Saturday’s game against South Africa also saw the international debut of Hadleigh Parkes. The 30-year-old kiwi has just qualified for Wales on residency and was thrown straight into the starting lineup against the Boks. A good friend of mine is a Scarlets fan and has been hyping him up to me ever since the squad for the Autumn Internationals was announced. Having watched him on Saturday, I can understand why! His playing style seems to fit what Wales are looking for at 12 with their new style of play – a more open gameplan with playmakers at 10 & 12 – and at the moment it looks like he will be competing for the starting spot with Owen Williams. Williams looked decent in attack but I think that Parkes looked more solid in defence, which has in my mind put him in pole position for the 6 Nations. With Scott Williams off to Ospreys in the summer, it looks like Parkes and Jonathan Davies (once back from injury) will be the de facto centre partnership at Scarlets, so I think this chemistry will also be beneficial to the national team moving forwards.

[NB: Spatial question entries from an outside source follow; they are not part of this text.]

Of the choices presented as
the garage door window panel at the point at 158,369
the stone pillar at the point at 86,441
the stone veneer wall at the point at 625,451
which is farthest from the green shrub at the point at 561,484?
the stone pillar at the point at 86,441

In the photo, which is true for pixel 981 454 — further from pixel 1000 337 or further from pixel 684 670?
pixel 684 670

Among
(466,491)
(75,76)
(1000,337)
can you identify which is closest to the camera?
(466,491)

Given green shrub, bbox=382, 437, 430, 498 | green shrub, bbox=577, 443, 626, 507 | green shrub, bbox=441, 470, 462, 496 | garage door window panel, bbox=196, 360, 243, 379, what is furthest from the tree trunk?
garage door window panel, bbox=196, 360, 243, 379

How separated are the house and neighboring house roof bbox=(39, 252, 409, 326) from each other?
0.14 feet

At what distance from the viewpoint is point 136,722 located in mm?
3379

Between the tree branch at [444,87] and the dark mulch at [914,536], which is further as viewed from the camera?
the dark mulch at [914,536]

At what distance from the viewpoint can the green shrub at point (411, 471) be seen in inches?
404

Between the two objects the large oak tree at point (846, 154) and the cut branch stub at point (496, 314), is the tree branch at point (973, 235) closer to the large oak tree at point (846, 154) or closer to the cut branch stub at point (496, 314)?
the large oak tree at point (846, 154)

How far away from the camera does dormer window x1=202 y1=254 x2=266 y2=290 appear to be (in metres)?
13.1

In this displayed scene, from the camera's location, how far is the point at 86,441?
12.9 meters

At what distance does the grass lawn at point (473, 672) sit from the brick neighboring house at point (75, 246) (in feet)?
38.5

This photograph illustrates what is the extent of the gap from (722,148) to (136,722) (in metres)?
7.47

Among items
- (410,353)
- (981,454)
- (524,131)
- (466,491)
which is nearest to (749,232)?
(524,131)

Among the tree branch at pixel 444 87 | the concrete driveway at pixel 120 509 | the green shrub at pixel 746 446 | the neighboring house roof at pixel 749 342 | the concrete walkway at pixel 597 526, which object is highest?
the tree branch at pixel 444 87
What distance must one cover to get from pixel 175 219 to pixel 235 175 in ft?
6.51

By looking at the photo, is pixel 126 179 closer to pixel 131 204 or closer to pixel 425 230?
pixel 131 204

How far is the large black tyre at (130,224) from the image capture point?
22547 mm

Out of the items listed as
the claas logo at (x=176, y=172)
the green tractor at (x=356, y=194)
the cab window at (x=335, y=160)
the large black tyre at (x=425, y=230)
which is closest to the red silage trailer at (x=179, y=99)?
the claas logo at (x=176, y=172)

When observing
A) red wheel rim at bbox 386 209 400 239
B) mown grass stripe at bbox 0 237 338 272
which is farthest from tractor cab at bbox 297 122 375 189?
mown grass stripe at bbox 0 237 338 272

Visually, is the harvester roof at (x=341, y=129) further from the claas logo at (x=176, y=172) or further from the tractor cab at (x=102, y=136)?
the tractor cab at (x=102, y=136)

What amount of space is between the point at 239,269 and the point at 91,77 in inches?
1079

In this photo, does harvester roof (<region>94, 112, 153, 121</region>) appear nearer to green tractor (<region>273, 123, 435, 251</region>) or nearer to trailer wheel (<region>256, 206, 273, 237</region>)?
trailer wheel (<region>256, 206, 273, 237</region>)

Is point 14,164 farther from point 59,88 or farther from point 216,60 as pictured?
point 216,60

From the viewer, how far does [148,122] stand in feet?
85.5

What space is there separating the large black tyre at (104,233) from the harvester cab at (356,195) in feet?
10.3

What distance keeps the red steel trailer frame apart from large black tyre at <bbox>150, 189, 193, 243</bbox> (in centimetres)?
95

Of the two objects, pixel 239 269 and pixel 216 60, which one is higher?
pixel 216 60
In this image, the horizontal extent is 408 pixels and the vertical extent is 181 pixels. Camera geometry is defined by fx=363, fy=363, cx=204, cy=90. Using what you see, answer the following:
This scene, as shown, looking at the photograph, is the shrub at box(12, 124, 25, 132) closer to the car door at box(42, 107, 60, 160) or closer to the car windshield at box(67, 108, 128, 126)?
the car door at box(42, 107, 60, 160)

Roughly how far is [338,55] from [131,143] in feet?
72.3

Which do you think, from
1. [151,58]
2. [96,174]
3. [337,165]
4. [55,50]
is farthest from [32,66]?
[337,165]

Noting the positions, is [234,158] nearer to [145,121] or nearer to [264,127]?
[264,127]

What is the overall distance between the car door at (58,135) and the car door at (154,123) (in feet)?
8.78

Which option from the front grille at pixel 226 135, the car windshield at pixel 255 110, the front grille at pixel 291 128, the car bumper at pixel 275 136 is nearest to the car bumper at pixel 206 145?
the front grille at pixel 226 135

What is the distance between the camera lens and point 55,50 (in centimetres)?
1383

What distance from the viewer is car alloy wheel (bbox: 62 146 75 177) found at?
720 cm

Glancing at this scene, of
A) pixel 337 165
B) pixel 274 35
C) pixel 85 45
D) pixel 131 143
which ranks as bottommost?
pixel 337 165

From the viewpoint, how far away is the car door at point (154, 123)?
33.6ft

Sticking with Scarlets, Steff Evans had a mixed autumn for Wales. He had some flashes of quality in attack but not as many as fans would have hoped or expected, however his defence was questionable and a number of tackles showed poor technique similar to that of Leigh Halfpenny, which proved costly in a couple of cases. Personally, I think that Evans should be given more of a chance as there were very few moments where the Welsh back line looked confident playing the attacking style that will benefit him, while the chopping and changing of players in the midfield and the loss of Jon Davies put a lot more pressure on him in defence. Injuries to George North and Liam Williams also added to the chances for Hallam Amos this autumn and I feel that he took his chances well with a couple of good tries. Depending on how much rugby North between his return from injury and the start of the 6 Nations, I would be tempted to start Amos instead of North in the next match. Leigh Halfpenny has also not been as impressive as fans would have hoped in recent Wales performances and is arguably not the form 15 in the Wales squad, despite Gatland’s insistence on putting Williams on the wing. If I was picking the starting back 3 for the 6 Nations on current form, I would give Evans and Amos the chances on the wing with Williams moving to 15.